34 Ga. App. 813 | Ga. Ct. App. | 1926
The industrial commission made an award for permanent injury in favor of Menefee, against Davis. On appeal to the full commission the award was sustained. It appears that the work being done was improving certain real estate belonging to the wife of Davis, for which the husband assumed responsibility. The commissioner and the commission held that the work was being done for Davis, and that he was subject' to the operation of the employer’s
1. There is no merit in the first contention made. “If the employer is in fact merely an agent and acts with the authority of an undisclosed principal, either he or such principal may be held liable at the election of the opposite party; but the contractual liability of such agent and principal is not joint, and, after an election to proceed against one, the other can not be held. Wylly v. Collins, 9 Ga. 223, 239; Lippincott v. Behre, 122 Ga. 543 (3), 545 (50 S. E. 467) ; Fontaine v. Eagle & Phenix Mfg. Co., 52 Ga. 31, 33; Commercial City Bank v. Mitchell, 25 Ga. App. 837 (2) (105 S. E. 57). If in point of fact the employer has acted without or beyond the authority of an alleged principal, he alone becomes personally liable (Peeples v. Perry, 18 Ga. App. 309, 373, 89 S. E. 461; Haupt v. Vint, 68 W. Va. 657, 70 S. E. 762, 34 L. R. A. (N. S.), 518, and case note) ; and even though he be acting in the capacity of agent and for the sole benefit of his principal, he may nevertheless by express undertaking bind himself personally. Civil Code (1910), § 3613; Phinizy v. Bush, 129 Ga. 479 (9) (59 S. E. 259).” Willingham v. Glover, 28 Ga. App. 394 (3), 396 (111 S. E. 206).
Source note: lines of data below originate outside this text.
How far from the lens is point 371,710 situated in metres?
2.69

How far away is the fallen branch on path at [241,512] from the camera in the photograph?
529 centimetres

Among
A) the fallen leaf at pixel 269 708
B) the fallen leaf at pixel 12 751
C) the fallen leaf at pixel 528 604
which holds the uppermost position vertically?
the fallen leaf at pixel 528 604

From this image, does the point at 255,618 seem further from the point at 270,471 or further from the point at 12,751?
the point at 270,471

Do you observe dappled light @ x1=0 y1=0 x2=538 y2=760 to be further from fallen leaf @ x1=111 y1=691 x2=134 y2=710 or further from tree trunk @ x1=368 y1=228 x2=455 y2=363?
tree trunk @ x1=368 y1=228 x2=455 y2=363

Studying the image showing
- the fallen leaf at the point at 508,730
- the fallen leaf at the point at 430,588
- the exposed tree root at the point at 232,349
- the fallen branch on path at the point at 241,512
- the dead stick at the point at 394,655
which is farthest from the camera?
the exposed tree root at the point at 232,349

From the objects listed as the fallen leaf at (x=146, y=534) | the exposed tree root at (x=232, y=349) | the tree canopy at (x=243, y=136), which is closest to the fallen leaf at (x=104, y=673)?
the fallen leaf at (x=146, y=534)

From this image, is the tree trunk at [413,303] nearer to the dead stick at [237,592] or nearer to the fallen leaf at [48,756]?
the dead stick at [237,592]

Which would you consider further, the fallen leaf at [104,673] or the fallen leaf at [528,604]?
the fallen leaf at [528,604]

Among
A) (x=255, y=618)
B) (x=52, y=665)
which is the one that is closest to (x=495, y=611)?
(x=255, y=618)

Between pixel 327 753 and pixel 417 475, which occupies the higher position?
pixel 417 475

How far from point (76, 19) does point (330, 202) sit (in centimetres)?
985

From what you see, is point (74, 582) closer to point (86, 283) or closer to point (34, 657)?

2, The proved facts and circumstances authorized the finding by the commissioner that the work was not being done by Davis through an independent contractor, but that Davis retained the direction and control of the work and that Calhoun was acting merely as foreman'and co-employee with the plaintiff, Menefee. This is true irrespective of any consideration of hearsay evidence. That certain hearsay evidence might have been admitted over defendant’s objection will not justify setting aside the finding in such a hearing which the statute provides “shall be as summary and simple as reasonably may be.” Park’s Code, § 3154 (aaa). The grounds on which the finding of the commission can be set aside are stated by the statute to be five grounds, as follows: “ (1) That the industrial commission acted without or in excess of its powers. (2) That the order or decree was procured by fraud. (3) That the facts found by the industrial commission do not support the order or decree. (4) That there is not sufficient, competent evidence in the
record to warrant the industrial commission in making the order or decree complained of or, (5) That the order or decree is contrary to law. No order or decree of the industrial commission shall be set aside by the court upon any grounds other than one or more of the grounds above stated. If not set aside upon one or more of such stated grounds, the court shall affirm the order, judgment, decree or decision of the commission so appealed from.” Park’s Code, § 3154(ggg). As to whether such hearsay evidence might even have probative value in such a proceeding, see Stonega Coke &c. Co. v. Sutherland, 136 Va. 489, (188 S. E. 133); American Furniture Co. v. Graves, 141 Va. 1 (126 S. E. 213); Carrol v. Knickerbocker Ice Co., 171 App. Div. 970 (155 N. Y. Supp1097).
Judgment affirmed.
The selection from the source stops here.